Work task: Please restate, word for word, the lines below that begin at the one with "scientific name: Peromyscus leucopus" and end at the one with "scientific name: Procyon lotor". Leave out all other lines.

Task material:
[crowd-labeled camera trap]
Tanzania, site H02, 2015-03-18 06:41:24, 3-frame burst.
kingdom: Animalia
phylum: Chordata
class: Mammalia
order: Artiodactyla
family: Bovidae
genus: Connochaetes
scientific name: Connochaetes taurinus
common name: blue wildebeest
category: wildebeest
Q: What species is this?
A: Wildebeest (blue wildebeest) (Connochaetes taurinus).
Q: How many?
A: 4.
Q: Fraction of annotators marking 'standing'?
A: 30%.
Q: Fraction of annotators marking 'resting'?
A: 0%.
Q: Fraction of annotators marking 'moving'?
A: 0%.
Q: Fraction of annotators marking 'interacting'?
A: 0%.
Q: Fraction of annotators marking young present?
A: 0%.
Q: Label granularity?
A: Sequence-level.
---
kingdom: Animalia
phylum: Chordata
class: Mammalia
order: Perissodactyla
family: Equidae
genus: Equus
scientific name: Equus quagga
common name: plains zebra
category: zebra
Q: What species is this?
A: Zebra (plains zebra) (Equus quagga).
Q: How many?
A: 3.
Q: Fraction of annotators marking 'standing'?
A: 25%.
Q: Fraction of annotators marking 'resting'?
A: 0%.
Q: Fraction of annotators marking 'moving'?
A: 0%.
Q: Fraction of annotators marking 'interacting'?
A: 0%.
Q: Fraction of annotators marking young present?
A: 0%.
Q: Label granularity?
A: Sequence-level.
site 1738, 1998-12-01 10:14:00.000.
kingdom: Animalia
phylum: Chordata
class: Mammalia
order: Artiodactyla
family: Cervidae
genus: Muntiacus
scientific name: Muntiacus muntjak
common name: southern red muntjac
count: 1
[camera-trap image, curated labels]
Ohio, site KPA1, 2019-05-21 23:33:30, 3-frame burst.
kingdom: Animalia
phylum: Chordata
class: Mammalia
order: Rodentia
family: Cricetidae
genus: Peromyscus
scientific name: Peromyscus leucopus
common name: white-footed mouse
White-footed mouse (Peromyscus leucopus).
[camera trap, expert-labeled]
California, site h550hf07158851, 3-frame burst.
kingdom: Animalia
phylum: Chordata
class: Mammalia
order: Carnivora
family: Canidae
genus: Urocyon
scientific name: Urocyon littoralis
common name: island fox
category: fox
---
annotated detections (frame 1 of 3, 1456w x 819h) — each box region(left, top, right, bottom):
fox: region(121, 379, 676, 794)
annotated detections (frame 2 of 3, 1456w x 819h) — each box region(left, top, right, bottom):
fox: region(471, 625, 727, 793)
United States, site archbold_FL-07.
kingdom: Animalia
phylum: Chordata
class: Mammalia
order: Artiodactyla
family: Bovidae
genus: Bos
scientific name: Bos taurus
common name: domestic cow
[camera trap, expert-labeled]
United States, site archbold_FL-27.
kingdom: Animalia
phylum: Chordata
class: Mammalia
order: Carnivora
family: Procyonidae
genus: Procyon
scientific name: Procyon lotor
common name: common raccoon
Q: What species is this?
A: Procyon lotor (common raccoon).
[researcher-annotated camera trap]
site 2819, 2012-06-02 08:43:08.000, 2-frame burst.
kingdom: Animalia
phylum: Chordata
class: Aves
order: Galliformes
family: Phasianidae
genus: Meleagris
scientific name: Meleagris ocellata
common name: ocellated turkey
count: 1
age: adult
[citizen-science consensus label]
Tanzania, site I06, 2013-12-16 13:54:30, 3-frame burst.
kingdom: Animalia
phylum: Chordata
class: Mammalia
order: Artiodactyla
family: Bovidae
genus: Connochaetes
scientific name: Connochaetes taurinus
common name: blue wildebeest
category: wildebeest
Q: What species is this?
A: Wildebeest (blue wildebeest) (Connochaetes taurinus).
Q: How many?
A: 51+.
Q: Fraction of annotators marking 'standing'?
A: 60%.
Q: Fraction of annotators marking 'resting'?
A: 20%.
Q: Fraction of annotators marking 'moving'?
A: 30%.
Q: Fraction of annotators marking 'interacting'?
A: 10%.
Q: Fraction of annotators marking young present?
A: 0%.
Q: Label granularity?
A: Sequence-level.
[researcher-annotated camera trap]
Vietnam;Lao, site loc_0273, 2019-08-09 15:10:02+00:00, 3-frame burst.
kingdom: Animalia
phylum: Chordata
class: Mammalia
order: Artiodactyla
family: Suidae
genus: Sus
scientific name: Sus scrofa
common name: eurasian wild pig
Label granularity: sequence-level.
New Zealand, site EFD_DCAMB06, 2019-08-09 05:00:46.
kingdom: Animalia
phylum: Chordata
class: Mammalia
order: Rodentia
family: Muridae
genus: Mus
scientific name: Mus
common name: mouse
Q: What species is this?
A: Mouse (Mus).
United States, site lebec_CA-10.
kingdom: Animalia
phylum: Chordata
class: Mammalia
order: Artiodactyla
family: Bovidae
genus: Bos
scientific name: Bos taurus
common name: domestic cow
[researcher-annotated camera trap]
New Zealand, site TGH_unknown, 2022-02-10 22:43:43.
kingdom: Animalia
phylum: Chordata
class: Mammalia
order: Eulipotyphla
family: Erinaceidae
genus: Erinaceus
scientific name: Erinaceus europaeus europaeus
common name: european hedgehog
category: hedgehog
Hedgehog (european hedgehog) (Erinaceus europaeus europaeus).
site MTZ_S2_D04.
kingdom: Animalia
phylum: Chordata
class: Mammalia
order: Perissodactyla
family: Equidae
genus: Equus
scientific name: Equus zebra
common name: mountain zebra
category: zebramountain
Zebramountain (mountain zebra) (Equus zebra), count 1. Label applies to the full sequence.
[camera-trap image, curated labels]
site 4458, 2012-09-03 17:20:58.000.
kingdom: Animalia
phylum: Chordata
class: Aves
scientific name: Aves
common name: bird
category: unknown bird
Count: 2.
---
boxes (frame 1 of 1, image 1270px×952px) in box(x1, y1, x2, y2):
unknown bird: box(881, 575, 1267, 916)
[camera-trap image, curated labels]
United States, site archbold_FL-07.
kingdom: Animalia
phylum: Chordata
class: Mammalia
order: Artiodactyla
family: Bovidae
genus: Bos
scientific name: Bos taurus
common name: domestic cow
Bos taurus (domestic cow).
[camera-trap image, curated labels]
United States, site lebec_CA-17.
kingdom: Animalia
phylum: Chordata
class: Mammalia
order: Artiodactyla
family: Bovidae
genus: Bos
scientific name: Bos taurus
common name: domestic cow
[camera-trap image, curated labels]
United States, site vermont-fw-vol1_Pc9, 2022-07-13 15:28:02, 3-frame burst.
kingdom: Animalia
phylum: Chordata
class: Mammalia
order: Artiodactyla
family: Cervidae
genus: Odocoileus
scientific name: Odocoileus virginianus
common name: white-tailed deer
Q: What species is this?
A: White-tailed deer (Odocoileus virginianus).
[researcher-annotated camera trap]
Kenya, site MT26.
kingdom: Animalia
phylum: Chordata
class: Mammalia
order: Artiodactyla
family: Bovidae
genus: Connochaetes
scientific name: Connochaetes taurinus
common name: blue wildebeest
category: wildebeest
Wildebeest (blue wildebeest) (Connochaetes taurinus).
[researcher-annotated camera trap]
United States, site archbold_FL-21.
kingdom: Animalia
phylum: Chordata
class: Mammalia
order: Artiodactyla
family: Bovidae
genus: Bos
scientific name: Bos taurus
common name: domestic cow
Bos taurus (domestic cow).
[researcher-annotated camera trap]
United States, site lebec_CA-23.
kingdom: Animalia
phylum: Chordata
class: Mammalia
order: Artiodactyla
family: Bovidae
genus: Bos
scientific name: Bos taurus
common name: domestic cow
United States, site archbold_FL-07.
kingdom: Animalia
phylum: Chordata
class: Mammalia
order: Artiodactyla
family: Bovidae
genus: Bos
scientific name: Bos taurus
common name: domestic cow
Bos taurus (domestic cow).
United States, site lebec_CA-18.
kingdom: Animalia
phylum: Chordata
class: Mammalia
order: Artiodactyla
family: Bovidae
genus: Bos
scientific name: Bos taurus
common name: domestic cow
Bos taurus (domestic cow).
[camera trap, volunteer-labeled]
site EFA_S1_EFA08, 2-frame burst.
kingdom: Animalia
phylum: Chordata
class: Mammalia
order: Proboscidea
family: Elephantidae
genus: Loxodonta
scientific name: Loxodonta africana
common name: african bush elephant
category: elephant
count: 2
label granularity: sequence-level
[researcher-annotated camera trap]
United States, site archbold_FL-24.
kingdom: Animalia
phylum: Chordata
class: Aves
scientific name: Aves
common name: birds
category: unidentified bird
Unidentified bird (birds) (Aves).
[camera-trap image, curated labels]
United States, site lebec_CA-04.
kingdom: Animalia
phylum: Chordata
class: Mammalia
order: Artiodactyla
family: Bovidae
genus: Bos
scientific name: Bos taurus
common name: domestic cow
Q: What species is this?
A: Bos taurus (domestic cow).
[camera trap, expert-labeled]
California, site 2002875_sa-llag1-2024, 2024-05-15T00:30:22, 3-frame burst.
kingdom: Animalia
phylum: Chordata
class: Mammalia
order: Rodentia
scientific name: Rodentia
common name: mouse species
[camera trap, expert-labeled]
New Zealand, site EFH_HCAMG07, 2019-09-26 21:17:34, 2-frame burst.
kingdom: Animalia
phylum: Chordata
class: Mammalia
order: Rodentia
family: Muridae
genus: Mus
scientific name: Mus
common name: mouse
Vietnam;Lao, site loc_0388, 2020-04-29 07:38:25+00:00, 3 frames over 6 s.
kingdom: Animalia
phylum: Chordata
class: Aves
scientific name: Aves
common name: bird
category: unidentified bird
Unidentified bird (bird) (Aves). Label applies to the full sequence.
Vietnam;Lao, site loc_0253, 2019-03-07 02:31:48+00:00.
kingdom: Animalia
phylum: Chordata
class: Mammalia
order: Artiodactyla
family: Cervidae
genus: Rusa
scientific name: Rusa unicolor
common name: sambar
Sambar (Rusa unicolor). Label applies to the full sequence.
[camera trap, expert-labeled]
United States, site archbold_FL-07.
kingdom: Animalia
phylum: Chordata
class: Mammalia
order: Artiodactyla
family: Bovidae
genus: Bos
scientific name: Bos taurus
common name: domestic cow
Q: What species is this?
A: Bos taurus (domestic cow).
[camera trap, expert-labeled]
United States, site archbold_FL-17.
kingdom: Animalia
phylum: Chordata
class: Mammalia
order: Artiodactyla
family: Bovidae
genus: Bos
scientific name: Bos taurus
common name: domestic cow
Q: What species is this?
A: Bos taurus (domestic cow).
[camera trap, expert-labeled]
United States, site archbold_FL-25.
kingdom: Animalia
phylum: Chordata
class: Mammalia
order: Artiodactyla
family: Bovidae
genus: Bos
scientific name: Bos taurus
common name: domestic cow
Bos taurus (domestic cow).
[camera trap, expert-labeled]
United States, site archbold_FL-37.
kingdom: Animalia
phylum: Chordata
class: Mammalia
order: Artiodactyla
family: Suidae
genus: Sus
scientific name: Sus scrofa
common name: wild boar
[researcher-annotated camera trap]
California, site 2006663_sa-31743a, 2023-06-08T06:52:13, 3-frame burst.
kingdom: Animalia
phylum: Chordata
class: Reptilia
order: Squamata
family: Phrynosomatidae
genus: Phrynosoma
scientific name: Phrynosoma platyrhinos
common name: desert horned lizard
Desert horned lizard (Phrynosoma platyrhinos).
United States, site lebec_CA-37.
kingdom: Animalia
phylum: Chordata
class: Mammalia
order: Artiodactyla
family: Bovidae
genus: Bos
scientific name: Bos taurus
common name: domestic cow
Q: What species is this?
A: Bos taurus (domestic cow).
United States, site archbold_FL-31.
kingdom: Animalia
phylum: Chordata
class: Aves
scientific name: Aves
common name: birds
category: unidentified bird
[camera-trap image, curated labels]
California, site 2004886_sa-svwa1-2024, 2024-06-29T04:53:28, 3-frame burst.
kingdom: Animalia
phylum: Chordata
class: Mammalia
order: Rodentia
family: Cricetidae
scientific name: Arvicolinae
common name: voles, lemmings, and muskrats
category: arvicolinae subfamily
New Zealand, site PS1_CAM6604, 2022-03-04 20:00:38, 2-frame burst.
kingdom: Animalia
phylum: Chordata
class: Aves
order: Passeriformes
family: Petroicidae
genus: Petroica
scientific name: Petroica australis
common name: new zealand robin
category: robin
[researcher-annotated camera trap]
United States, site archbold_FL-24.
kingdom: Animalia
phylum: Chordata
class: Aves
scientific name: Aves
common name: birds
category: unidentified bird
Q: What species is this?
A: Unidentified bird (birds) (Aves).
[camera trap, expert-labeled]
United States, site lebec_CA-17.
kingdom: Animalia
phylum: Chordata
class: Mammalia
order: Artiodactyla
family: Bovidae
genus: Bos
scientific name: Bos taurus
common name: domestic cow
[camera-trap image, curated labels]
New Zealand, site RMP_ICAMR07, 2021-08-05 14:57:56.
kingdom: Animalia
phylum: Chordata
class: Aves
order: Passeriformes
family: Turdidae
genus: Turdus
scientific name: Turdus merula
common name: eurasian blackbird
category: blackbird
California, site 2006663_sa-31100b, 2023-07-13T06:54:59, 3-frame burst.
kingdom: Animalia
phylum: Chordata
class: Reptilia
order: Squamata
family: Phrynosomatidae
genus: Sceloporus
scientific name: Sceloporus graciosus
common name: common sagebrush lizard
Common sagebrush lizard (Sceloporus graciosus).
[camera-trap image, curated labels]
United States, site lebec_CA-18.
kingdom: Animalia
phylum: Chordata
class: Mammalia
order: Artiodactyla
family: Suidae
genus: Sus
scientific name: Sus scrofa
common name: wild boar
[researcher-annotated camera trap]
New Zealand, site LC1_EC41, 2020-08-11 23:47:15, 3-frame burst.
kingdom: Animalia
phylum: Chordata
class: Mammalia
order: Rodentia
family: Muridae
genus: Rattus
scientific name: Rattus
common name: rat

Result for this task:
scientific name: Peromyscus leucopus
common name: white-footed mouse
White-footed mouse (Peromyscus leucopus).
[camera trap, expert-labeled]
California, site h550hf07158851, 3-frame burst.
kingdom: Animalia
phylum: Chordata
class: Mammalia
order: Carnivora
family: Canidae
genus: Urocyon
scientific name: Urocyon littoralis
common name: island fox
category: fox
---
annotated detections (frame 1 of 3, 1456w x 819h) — each box region(left, top, right, bottom):
fox: region(121, 379, 676, 794)
annotated detections (frame 2 of 3, 1456w x 819h) — each box region(left, top, right, bottom):
fox: region(471, 625, 727, 793)
United States, site archbold_FL-07.
kingdom: Animalia
phylum: Chordata
class: Mammalia
order: Artiodactyla
family: Bovidae
genus: Bos
scientific name: Bos taurus
common name: domestic cow
[camera trap, expert-labeled]
United States, site archbold_FL-27.
kingdom: Animalia
phylum: Chordata
class: Mammalia
order: Carnivora
family: Procyonidae
genus: Procyon
scientific name: Procyon lotor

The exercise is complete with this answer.